No bloom so bright in all the bowers of May,
As the pale violets that cluster near:
Bright grow the skies, nor troubling shadows fall;
Childhood returns, when joy encompassed all.
Wayside Trees.
Who that has ever walked in the country has not blessed the farmer who planted, or early settler who spared, the wayside trees? The average country road, especially in the poorer farming districts, is something deplorable. Only too often, even when shady and otherwise attractive, there lies only the choice of wallowing through sand, stumbling over rocks, or tripping over briers that would shame the Gordian knot for close entanglement.
It is unreasonable to expect well-worn paths, far from the town’s limits, unless Nature has provided them: but something a little better than the remote highways, as they now are, might certainly be had. Is there not sufficient tax collected in every township to secure this? Probably the farmer who never walks to the village, and finds the wagon-way fairly passable, may insist that the pedestrian can pick his way, however rough the ground. True, but this does not dissipate the pedestrian’s just claims. A man that must walk, because too poor to ride, is none the less worthy of consideration, and may well grumble if his right of way is blocked.
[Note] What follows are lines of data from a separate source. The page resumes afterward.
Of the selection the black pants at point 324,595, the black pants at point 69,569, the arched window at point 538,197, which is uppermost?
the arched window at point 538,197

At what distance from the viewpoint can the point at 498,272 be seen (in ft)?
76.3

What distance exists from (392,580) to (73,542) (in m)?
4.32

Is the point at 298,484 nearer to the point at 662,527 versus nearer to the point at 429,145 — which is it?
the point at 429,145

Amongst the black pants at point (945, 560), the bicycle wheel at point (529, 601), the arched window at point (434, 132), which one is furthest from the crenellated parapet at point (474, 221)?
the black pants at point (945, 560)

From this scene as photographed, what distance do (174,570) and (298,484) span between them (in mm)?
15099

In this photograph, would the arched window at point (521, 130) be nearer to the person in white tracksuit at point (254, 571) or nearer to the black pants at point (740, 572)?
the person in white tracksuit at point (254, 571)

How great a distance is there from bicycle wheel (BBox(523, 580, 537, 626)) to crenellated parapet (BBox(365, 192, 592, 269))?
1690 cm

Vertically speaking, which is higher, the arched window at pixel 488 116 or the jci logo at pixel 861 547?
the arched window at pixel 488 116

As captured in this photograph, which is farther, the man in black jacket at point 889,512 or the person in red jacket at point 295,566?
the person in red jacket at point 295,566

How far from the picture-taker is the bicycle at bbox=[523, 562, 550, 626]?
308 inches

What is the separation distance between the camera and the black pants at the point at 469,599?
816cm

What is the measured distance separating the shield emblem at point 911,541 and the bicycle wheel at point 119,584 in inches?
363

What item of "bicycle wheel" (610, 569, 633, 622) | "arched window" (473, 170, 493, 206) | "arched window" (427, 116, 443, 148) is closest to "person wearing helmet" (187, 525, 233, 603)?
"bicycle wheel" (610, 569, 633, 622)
Of course, man must take the world as he finds it, and alter it if he can; and such an alteration is practicable where good roads or foot-paths can not be, in the planting and preservation of wayside trees.
Such was the current of my thoughts when I met, recently, the overseer of a highway resting, at noon, from his labors. To him, and for him, a little speech was made; and what was the reply? “Too many shade-trees will encourage the tramps”! So he who loves to wander out of town must take the dusty highways as they are, and sigh for pleasant shade he can not enter. To plant a wayside tree, to have a country byway beautiful, must not be thought of—it will encourage the tramps!
Now, it so happens that, near where I live, a chestnut-tree was spared, two centuries ago, probably because it was too crooked for fence-rails. Certainly for no praiseworthy motive was it allowed to stand; but it does, and so to-day it casts a shadow in which half a regiment might gather. Not strangely at all, every man, woman, and child in the neighborhood loves the old tree, and points to it with pride. Were it struck by lightning, it would have a public funeral. And yet I have not found that any of my neighbors, except those very near the town, have planted even a single wayside tree. On the contrary, a noble row of catalpas was felled not long since for fence-posts!
A wayside tree means, to the pedestrian, something more than a mere island of shade in an ocean of sunshine. A stately tree has many lovers, and hosts of birds are sure to crowd its branches. Such a tree then becomes the Mecca whereat the rambler spends the hours of hot high noon, not only pleasurably but profitably—for I hold that a bird can not be watched for long without gain. Is it nothing, as one rests in the shade after a long tramp, to have a wood-thrush sing to him? Is it not a lesson to the weak-hearted to hear the restless red-eye’s ceaseless song? The perverse grumbler, has he a trace of reason, will, at least secretly, own that much of which he complains might be far worse, after listening to the singing of a bird perched in a wayside tree. Though shorn of so much that Nature granted to the most commonplace of lands, chaos has not quite come again. Certainly, however barren a sandy field may look, it is not yet a desert.